### WHAT IS EXPECTED
Copy the fisheries book listing below from "Emptying Their Nets: Small" up to and including "Secretariat.", replacing "Nova Scotia" with "Newfoundland" each time it appears.

### EXCERPT
★ ★ ★ ★

Emptying Their Nets: Small Capital and Rural Industrialization in the Fishing Industry of Nova Scotia
Description
Contains Illustrations, Maps, Bibliography, Index
$65.00
ISBN 0-8020-5894-9
DDC 338.3'727'09716
Author
Publisher
Year
Contributor
John Van West is a policy analyst at the Ontario Native Affairs
Secretariat.
Review
This study explores the genesis and persistence of structural
differentiation in Nova Scotia’s industrial fisheries. Apostle and
Barrett, the two principal authors, along with seven other
co-contributors, argue that a constellation of factors, underpinned by
resource, economic, and social influences, have frustrated the attempts
of large capital to concentrate capital in the Atlantic fisheries. The
authors advance the view that these factors have continued to supporting
the dynamic reproduction of small capital, despite predictions to the
contrary of its demise as large capital assumed, in the Nova Scotia
context at least, a position of truncated dominance. Apostle and Barrett
note that an unfortunate consequence of the industrial structure was the
emergence of a populist ideology, central to which is the concept of
rugged individual entrepreneurship; this ideology, the authors suggest,
has compromised the ability of small capital to collectivize in times of
crisis.

★ ★ ★ ★

### STUDY MATERIAL

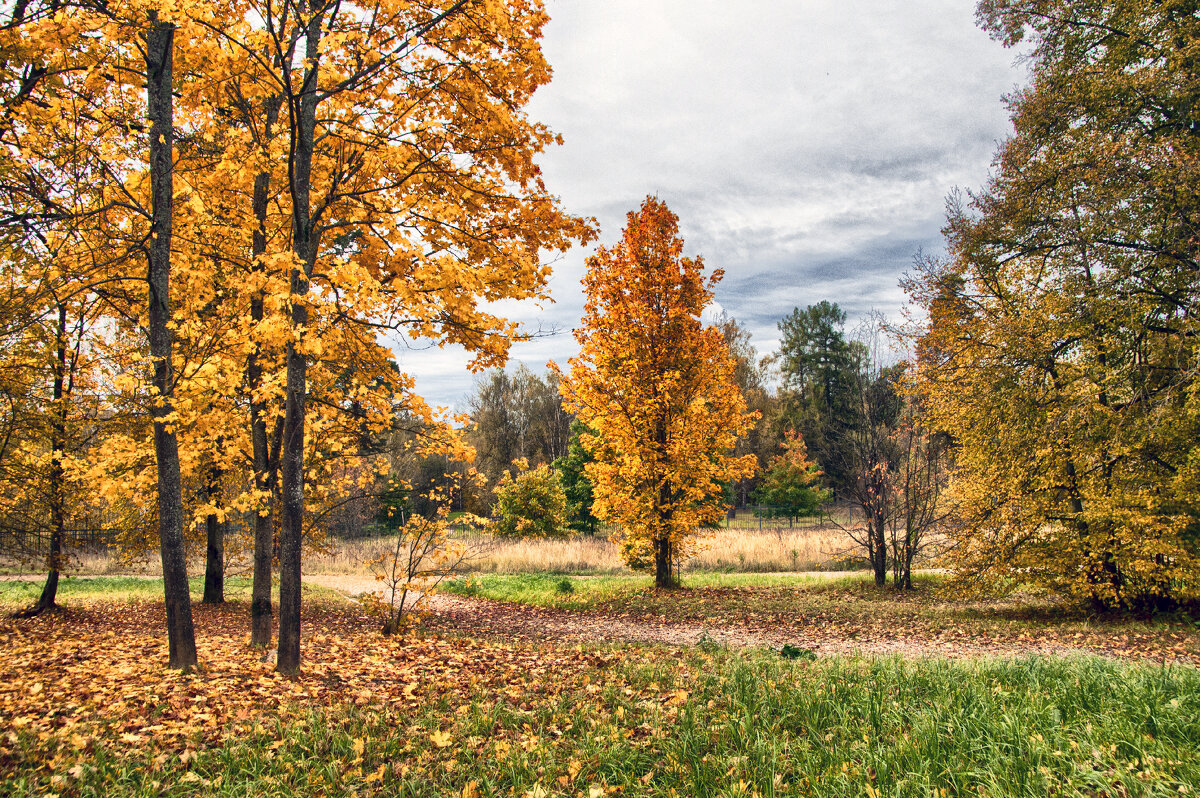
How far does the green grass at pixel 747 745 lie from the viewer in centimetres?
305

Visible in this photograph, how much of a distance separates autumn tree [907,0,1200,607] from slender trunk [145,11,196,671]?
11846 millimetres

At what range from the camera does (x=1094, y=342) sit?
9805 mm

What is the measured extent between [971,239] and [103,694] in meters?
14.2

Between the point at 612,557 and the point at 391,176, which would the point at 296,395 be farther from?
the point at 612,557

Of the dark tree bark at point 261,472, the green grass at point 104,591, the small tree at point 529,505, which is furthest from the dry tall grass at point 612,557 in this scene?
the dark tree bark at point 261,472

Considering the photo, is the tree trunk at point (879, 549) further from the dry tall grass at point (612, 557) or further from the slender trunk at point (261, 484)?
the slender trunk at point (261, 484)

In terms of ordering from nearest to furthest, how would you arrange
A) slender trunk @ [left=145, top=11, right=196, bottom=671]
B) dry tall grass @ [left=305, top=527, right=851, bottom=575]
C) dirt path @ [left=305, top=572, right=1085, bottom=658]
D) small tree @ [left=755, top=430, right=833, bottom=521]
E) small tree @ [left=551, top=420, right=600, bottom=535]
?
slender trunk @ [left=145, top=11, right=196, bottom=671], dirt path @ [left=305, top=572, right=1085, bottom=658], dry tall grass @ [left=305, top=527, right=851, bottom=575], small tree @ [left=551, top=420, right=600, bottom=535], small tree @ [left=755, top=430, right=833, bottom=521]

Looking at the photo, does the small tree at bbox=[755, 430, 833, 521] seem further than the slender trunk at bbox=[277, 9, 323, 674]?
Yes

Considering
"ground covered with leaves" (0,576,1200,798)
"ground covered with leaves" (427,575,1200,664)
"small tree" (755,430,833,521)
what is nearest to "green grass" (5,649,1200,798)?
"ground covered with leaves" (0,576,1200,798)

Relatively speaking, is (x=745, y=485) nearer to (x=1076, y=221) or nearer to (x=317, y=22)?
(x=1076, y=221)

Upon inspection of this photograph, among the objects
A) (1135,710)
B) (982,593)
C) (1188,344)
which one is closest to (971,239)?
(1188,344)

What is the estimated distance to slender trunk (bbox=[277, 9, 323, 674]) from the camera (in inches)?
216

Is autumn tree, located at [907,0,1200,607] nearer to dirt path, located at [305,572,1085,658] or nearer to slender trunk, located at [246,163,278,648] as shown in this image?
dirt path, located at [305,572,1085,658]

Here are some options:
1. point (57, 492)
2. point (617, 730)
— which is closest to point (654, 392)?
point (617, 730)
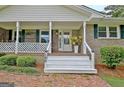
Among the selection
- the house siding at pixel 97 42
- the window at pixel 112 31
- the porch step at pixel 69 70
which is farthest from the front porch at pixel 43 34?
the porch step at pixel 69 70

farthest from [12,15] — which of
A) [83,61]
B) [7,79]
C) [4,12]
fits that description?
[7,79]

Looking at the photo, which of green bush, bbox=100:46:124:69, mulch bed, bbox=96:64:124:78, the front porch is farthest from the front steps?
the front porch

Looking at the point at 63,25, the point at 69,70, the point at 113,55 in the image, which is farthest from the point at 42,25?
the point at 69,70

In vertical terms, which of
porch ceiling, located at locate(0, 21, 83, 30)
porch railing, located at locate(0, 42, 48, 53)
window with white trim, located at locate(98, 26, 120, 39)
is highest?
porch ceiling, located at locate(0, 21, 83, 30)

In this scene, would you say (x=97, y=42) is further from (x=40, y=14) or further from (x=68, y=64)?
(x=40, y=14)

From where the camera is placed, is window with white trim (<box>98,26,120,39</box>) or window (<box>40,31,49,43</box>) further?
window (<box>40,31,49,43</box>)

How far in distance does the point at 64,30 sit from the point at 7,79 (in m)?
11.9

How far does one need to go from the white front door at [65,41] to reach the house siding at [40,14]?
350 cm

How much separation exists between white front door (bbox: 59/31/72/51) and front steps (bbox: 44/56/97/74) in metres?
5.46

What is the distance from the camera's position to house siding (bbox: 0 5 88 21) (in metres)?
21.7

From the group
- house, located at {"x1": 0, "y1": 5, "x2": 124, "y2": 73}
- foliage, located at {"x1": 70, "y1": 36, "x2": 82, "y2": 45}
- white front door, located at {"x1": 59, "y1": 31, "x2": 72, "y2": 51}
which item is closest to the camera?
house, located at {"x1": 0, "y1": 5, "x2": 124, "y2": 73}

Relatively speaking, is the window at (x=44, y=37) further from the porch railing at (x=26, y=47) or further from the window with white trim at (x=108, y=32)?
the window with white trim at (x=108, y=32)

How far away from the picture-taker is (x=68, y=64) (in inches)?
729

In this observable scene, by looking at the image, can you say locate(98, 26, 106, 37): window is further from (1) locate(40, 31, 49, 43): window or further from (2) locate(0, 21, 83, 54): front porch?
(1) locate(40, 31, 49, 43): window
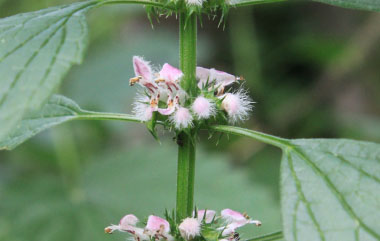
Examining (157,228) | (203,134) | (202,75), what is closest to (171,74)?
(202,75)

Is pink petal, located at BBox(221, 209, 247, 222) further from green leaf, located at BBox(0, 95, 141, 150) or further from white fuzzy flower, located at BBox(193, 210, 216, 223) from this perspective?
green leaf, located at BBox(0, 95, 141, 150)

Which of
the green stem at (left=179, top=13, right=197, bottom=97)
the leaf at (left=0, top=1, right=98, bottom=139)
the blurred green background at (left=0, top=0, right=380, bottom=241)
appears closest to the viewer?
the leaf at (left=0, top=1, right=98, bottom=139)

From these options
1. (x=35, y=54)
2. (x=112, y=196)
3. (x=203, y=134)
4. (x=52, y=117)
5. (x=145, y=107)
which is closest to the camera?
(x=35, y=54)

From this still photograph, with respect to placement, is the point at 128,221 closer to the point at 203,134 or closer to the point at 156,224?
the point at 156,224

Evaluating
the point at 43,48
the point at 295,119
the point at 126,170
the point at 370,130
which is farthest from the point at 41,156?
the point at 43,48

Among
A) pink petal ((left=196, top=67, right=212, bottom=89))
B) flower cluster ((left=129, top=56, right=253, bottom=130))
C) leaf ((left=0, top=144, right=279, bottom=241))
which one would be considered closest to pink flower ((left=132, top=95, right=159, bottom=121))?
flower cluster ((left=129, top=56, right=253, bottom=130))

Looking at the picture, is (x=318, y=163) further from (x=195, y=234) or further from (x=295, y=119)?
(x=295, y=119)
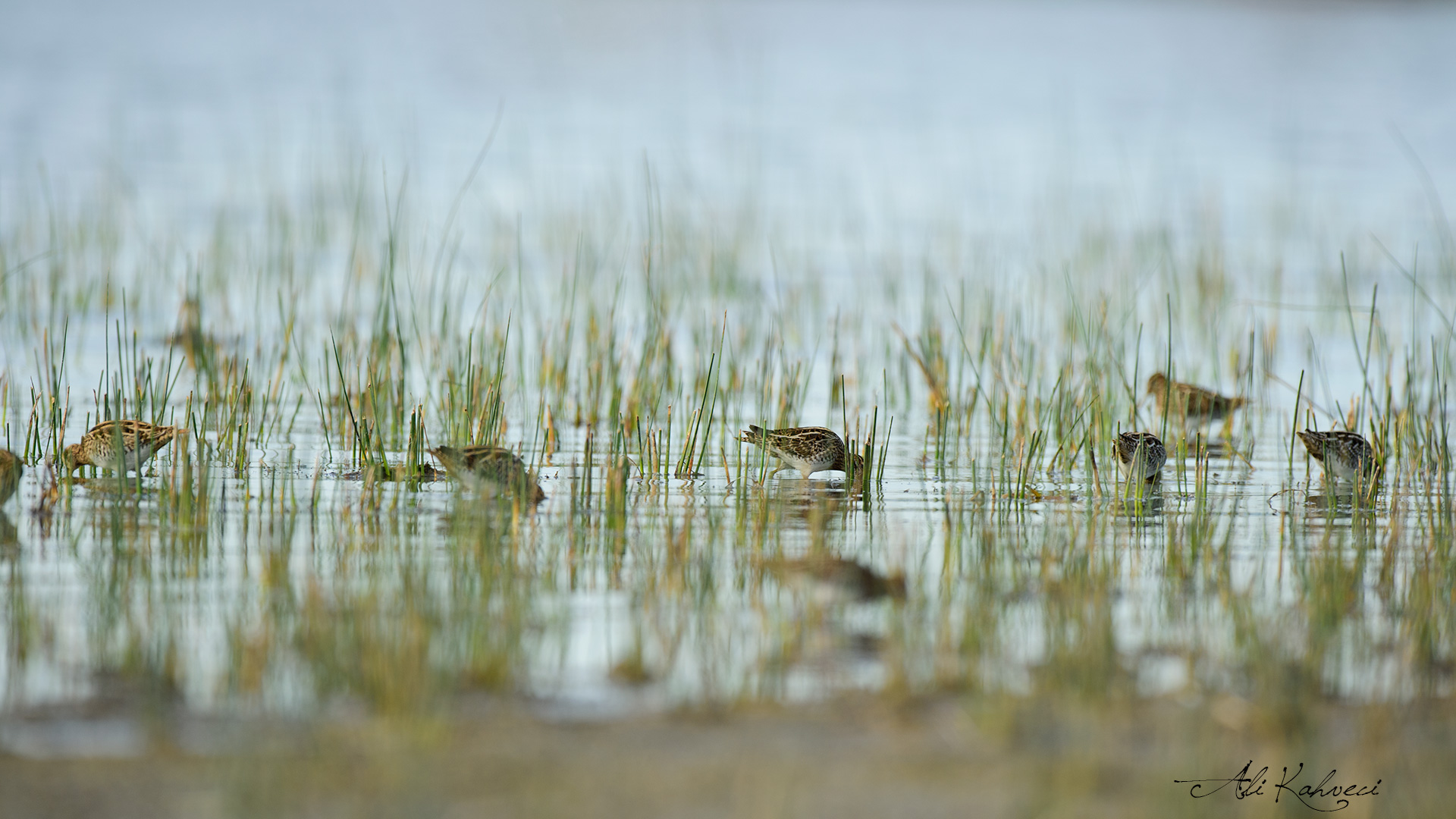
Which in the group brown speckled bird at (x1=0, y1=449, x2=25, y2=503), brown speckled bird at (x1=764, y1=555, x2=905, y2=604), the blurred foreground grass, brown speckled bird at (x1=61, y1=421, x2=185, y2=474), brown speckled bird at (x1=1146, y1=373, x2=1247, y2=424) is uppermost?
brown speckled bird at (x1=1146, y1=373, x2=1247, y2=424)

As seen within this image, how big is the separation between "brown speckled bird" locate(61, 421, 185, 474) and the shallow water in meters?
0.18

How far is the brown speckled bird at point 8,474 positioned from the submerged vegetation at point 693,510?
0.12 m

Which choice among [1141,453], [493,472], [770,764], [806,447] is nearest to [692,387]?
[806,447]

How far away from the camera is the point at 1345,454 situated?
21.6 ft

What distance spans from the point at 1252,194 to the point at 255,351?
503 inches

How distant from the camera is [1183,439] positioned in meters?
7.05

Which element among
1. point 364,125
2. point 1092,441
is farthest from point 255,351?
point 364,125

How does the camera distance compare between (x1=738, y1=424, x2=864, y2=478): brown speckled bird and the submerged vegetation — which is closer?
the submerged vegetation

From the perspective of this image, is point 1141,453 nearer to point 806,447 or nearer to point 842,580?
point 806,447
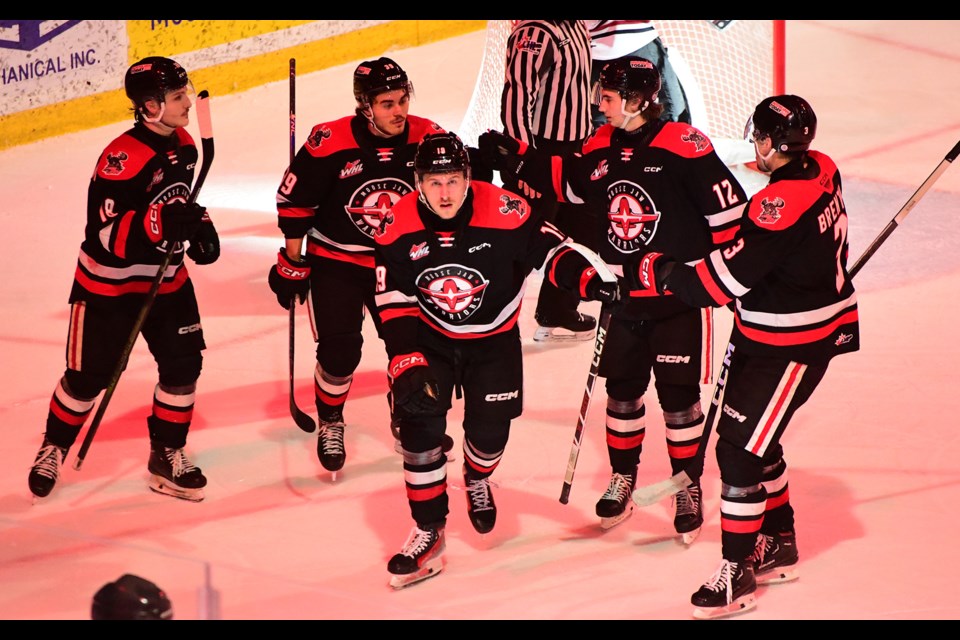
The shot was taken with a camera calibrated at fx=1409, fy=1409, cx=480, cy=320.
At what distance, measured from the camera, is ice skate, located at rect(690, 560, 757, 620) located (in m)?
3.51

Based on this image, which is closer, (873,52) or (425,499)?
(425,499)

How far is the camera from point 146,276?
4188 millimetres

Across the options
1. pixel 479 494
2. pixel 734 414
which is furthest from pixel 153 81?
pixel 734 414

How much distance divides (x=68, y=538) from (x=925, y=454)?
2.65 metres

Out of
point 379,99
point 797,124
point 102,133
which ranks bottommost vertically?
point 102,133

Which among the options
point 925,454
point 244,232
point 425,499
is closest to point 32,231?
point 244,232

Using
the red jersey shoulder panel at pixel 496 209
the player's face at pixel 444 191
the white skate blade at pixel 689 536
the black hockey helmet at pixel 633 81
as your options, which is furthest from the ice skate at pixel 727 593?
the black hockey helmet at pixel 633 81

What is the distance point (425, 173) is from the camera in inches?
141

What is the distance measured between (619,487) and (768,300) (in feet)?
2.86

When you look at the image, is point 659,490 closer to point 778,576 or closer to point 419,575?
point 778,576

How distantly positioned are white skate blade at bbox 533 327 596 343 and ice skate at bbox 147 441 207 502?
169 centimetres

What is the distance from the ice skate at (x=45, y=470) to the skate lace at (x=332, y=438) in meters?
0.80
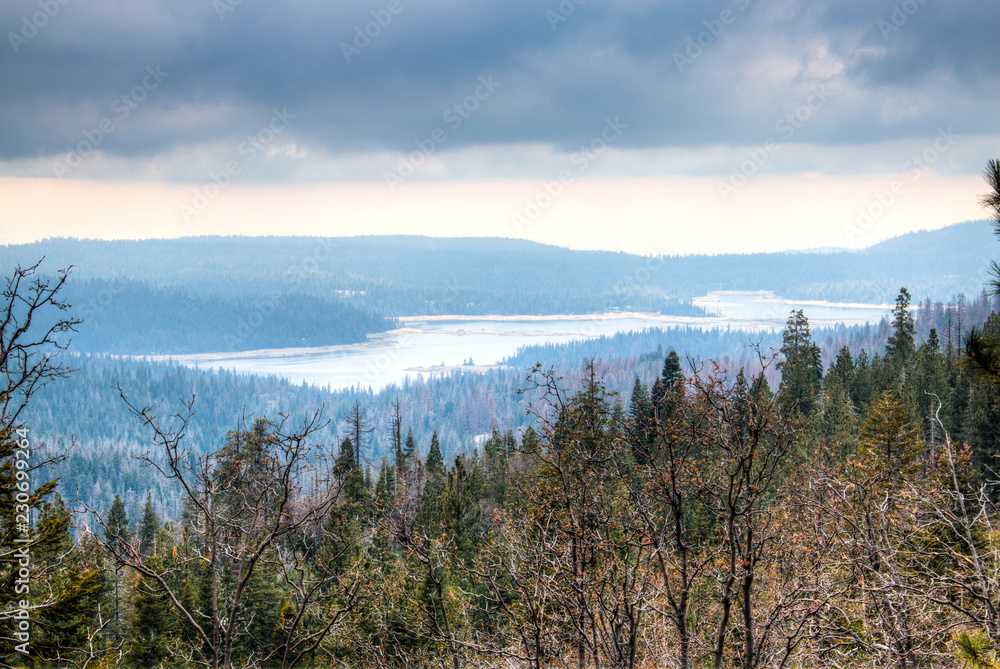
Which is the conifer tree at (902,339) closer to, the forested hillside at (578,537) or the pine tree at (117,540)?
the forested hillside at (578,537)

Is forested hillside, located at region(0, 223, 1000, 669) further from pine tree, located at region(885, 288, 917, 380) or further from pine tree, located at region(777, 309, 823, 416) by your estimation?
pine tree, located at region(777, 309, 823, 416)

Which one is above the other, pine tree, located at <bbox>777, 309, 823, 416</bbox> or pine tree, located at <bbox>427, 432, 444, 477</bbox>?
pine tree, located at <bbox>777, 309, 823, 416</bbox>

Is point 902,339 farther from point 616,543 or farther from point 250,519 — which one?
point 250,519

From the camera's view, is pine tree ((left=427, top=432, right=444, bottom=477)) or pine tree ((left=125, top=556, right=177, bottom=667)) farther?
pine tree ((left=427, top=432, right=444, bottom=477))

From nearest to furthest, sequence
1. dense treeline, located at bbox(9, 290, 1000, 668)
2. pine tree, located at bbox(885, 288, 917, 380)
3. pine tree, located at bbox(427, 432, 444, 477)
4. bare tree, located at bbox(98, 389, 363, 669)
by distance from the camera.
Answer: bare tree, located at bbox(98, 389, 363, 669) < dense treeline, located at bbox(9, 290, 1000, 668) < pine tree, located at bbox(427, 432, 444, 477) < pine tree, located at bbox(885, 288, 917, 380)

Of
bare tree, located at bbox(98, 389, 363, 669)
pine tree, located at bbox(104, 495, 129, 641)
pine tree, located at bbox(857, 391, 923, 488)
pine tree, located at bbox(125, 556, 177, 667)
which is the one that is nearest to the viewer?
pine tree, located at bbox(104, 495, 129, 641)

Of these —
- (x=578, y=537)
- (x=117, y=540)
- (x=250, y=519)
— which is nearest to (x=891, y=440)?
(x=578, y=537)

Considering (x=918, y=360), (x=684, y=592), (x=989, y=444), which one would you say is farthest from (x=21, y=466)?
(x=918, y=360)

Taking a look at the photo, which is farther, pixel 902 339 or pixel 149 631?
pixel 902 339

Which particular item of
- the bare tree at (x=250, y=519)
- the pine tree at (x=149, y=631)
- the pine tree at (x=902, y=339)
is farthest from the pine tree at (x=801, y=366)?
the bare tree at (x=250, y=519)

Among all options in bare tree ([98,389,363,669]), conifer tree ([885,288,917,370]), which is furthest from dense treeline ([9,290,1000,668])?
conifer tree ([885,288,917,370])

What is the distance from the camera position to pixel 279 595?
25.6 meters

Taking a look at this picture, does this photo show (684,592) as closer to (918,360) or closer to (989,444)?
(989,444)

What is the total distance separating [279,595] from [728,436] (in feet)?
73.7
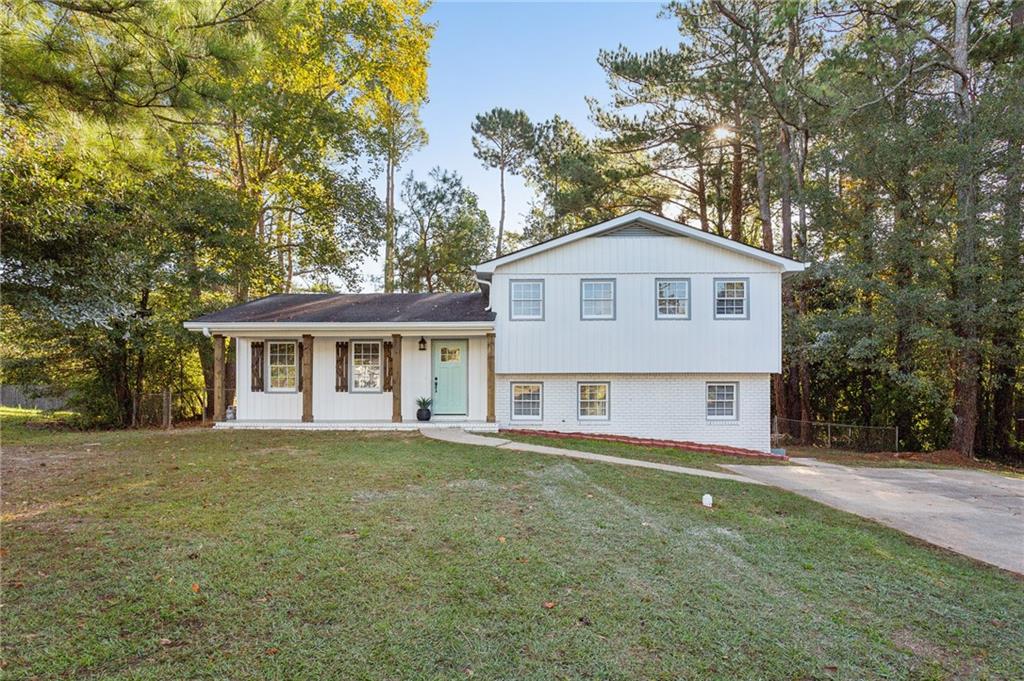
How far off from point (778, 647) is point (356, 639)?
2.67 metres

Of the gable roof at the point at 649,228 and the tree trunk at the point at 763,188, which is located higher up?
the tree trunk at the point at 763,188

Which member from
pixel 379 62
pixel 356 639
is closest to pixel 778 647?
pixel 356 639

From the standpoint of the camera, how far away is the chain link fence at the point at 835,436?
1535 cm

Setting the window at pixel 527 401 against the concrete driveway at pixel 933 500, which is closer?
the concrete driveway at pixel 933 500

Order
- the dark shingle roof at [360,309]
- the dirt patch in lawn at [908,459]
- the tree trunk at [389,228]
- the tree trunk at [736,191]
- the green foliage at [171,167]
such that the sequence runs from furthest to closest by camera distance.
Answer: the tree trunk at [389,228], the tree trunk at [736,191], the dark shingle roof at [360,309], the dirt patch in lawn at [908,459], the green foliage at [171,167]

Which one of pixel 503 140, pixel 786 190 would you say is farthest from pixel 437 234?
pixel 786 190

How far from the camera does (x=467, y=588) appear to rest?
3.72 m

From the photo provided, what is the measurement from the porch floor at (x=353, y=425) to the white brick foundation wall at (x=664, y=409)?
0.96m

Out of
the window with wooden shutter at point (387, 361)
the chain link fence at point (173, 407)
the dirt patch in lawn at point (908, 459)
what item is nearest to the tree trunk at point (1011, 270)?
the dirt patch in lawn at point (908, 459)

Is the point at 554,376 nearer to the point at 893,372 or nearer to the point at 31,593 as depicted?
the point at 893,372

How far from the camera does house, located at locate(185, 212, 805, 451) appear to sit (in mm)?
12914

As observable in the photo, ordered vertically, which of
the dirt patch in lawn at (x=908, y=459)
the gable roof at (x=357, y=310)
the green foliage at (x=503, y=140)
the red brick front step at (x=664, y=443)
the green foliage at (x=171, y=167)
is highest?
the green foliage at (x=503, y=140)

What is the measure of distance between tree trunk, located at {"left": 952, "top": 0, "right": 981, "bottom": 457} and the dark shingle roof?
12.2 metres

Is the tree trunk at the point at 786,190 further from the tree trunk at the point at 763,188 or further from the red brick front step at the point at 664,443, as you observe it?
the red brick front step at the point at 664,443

★ ★ ★ ★

### PROBLEM SOLUTION
Emptying Their Nets: Small Capital and Rural Industrialization in the Fishing Industry of Newfoundland
Description
Contains Illustrations, Maps, Bibliography, Index
$65.00
ISBN 0-8020-5894-9
DDC 338.3'727'09716
Author
Publisher
Year
Contributor
John Van West is a policy analyst at the Ontario Native Affairs
Secretariat.